Saliste de la torre e inundaste tus pulmones con aire fresco.
—¿De qué estás hablando? —dijiste mientras disfrutabas el olor a libertad—. Estoy cumpliendo mi parte. Me estoy haciendo cargo de tú problema —le guiñaste un ojo.
—Esa voz… —murmuró Komugi—. ¿Es uno de los guardias del Líder Supremo?
—¡Sí! ¿Lo reconociste? —exclamaste con alegría—. Es el metiche que siempre estaba contigo y el Rey. Ya sabes, la tercera rueda de la relación.
—A-amm… muchas gracias por cuidar de mí —La niña hizo su reverencia al aire, ya que Pouf estaba del otro lado.
—¿No es adorable? —le dijiste a la Hormiga—. ¿Cómo puede caerte mal?
Pouf trató de ocultar su ira, pero era bastante claro que estaba humillado por tu juego de palabras. Y no solo eso, te había subestimado. La forma en que te habías deshecho de Pitou y del otro hombre fue algo que no se esperaba. Probablemente habías visto a través de su plan y tomaste las medidas necesarias para ponerlo en jaque. Pero no dejaría que te salieras con la tuya.
—Así que ahora tratas de ir en contra de Su Alteza —La cara de Pouf se desquició. El tipo de cara que pones cuando harás algo malévolo—. ¡Es una pena que cuando el Rey regrese, vaya a…!
Usaste el cuerpo de Pouf como si fuera una pelota, y la piedra como si fuera una raqueta.
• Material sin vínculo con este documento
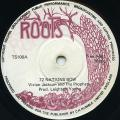 Vivian Jackson - 72 Nations Bow (Conquering Lion) (Roots UK)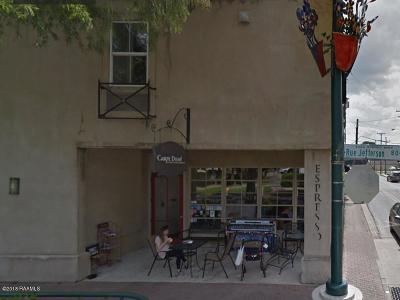 Lafayette Commercial For Sale: 812 Jefferson Street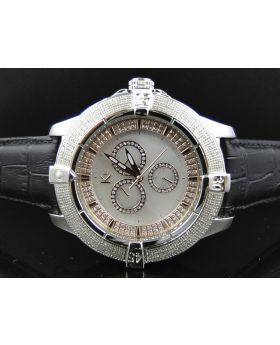 White Finish Techno Com KC White Mother Pearl Face Diamond Watch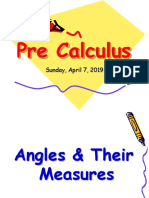 Angles and their Measures.pptx
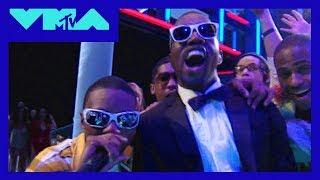 Linkin Park, Justin Timberlake, Rihanna & More at the 2007 VMAs | 2017 Video Music Awards | MTV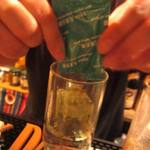 ドブ六九 - 焼酎水割り青汁入り¥600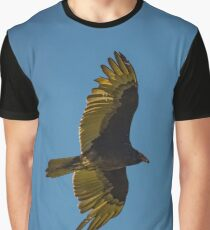 Cathartes Aura - Turkey Vulture | Orient Point, New York Graphic T-Shirt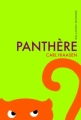 Couverture Panthère Editions Gallimard  (Jeunesse) 2010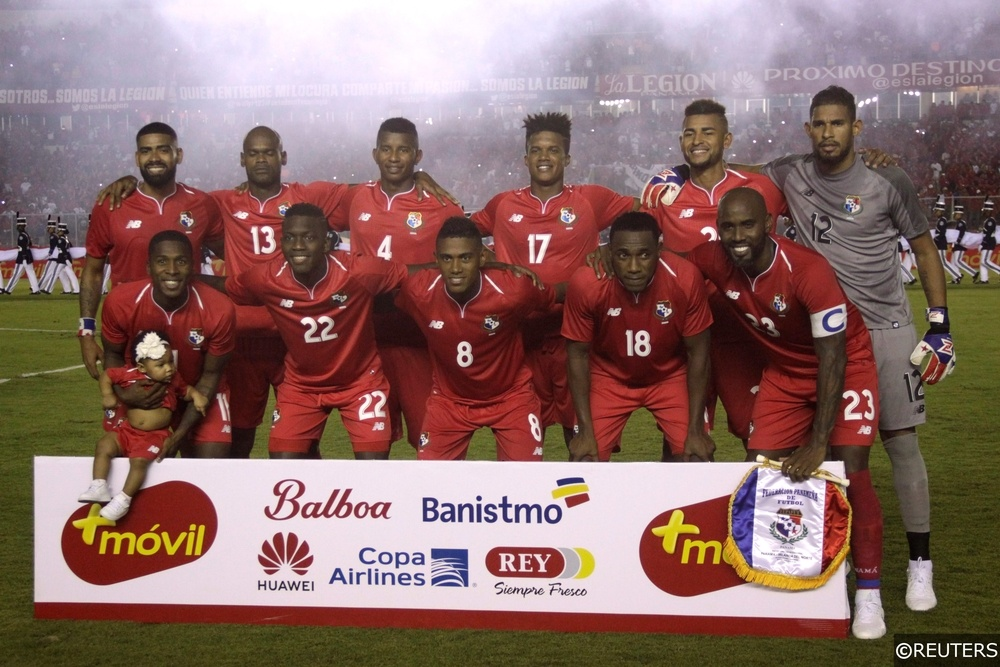Panama team photo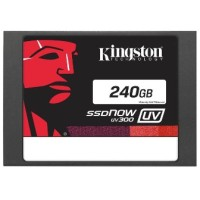 Kingston SSDNow V300 SATA 6Gb / S 240GB - SUV300S37A / 240G - Black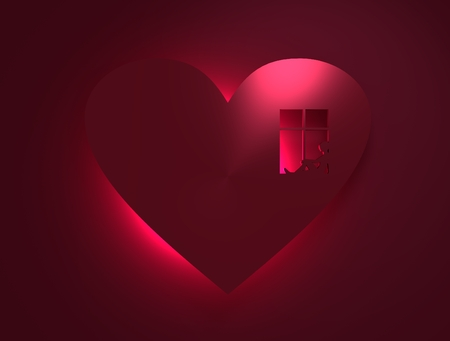 Happy valentines day and wedding design elements. Window and waiting woman in outline heart silhouette . Background relative to valentines day. 3D rendering. Neon light under the icon
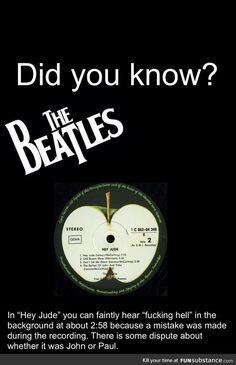 Reasons to love the Beatles. I already knew this, but I must share the awesomeness.
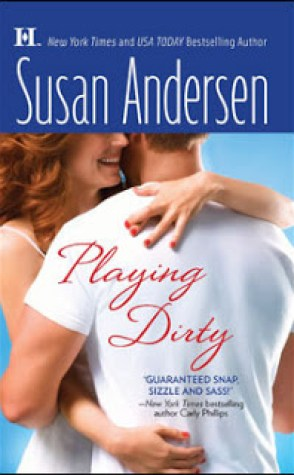 Review: Playing Dirty by Susan Andersen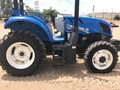 2016 New Holland TS6.120 100-174 HP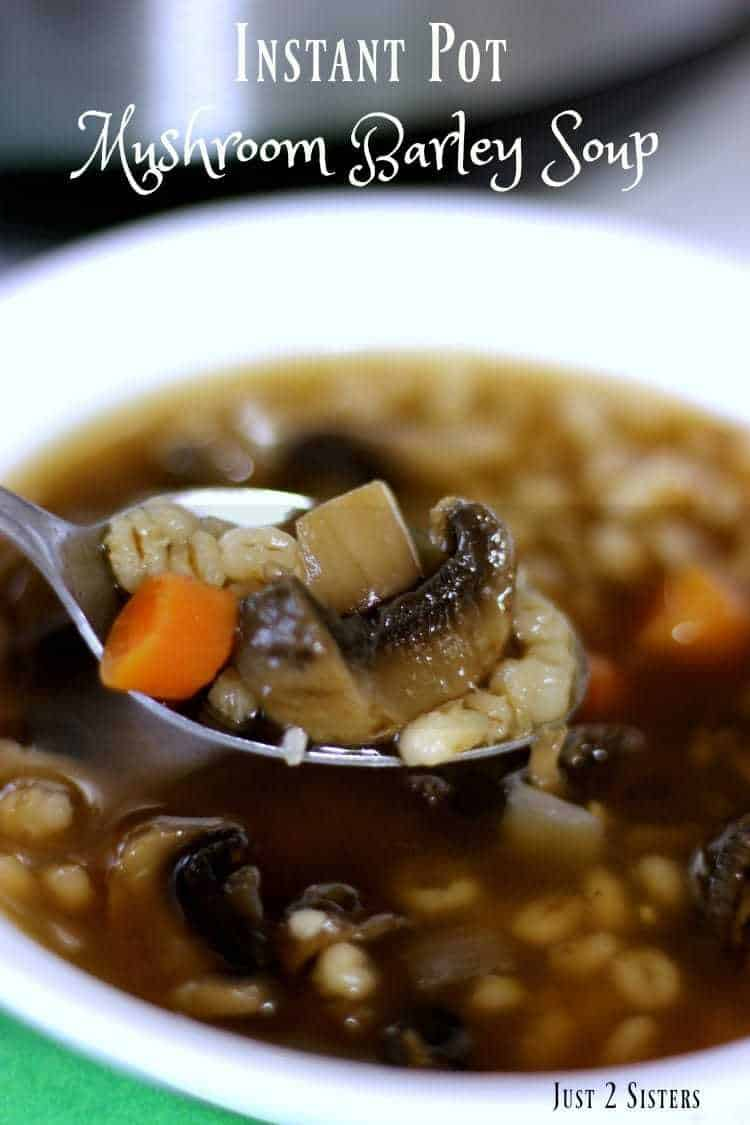 Make this delicious soup that is a whole meal in a bowl! Instant Pot Mushroom Barley Soup is ready in 30 minutes.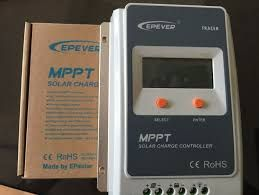 Mppt 30A Epever – Panouri solare-fotovoltaice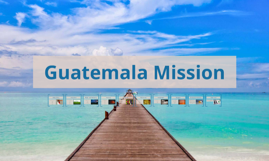 Gutamala Mission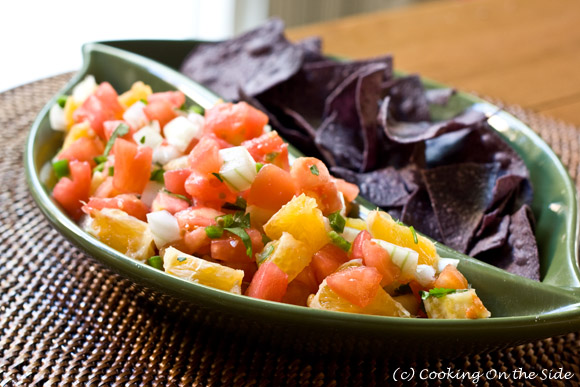 Post image for Citrus Salsa…Are You Sweet or Salty? (Take the Quiz!)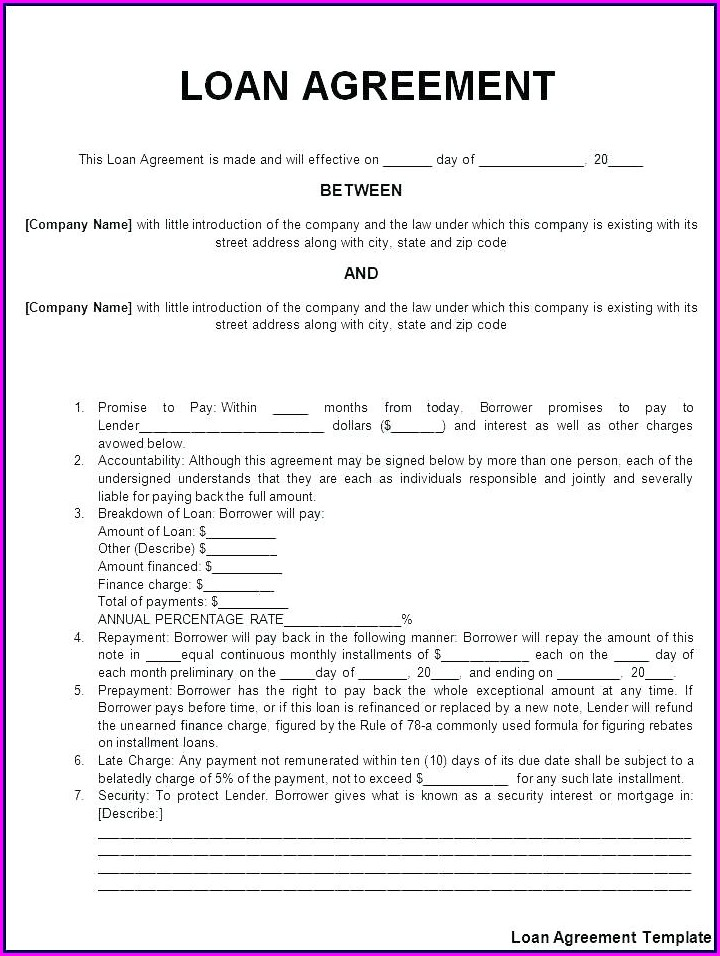 Simple Cohabitation Agreement Template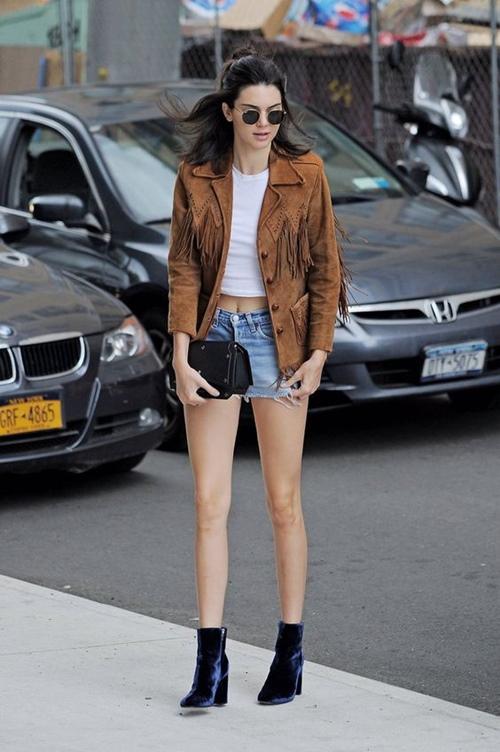 Mùa của short jeans tới rồi, chắc gì bạn đã biết cách mặc? - 15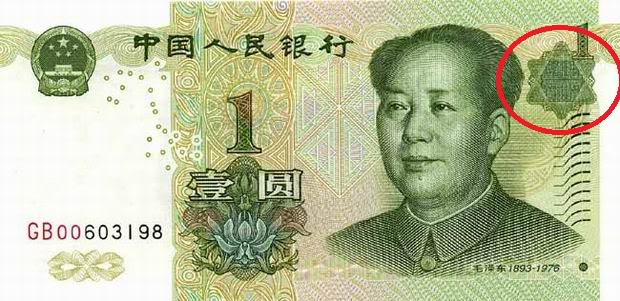 1dollarjew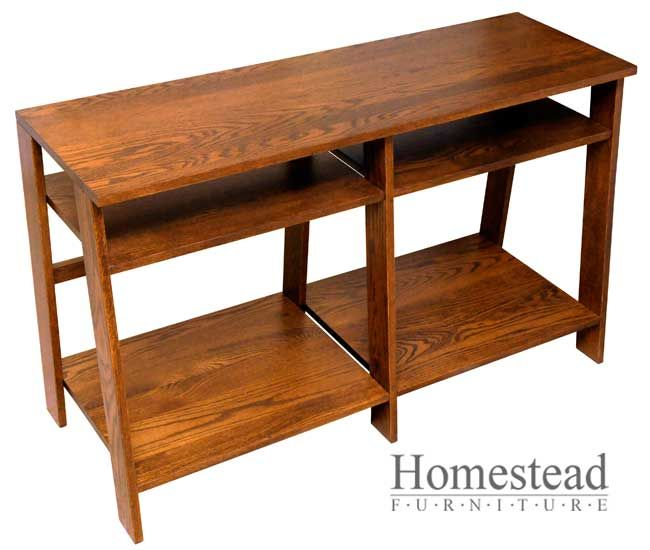 Amish Furniture in Hagerstown Maryland  Solid Oak Furniture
La pobre mariposa rebotó una y otra vez, hasta quedar con los ojos en forma de espiral y balanceándose de un lado a otro por la Bungee Gum.
—No pondrás a Komugi en mi contra, maldito insecto —aclaraste, con todo el estilo de Vegeta—. Sabía que ibas a traicionarme, pero no esperé que fuera tan pronto.
—Tú… tú me traicionaste primero —espetó Pouf, recobrando la compostura—. Haré que pagues.
—¿Y qué vas a hacer? —te jactaste—. ¿Acusarme con tu mamá?
Tu risa burlesca se fue apagando cuando miraste a lo lejos que algo iba tomando forma y se estaba dirigiendo a toda velocidad hacia tu ubicación.
Mamá Pouf se había enojado.
—¡Debiste pensar dos veces antes de mostrar tu verdadera naturaleza!
Seguiste el consejo de mini Pouf, esta vez no pensaste dos veces en arrojarlo por la borda—lo que debiste haber hecho desde el principio—y correr de nuevo al interior de la torre para escapar con una Komugi que no sabía qué rayos ocurría.
Yo: *limpiándose las manos* Al fin me deshice de todos.
Leorio: No esperaba que llegaras a este extremo.
Enyd: ¿Qué haremos con los cuerpos?
L: ¡Lo haces sonar como un asesinato!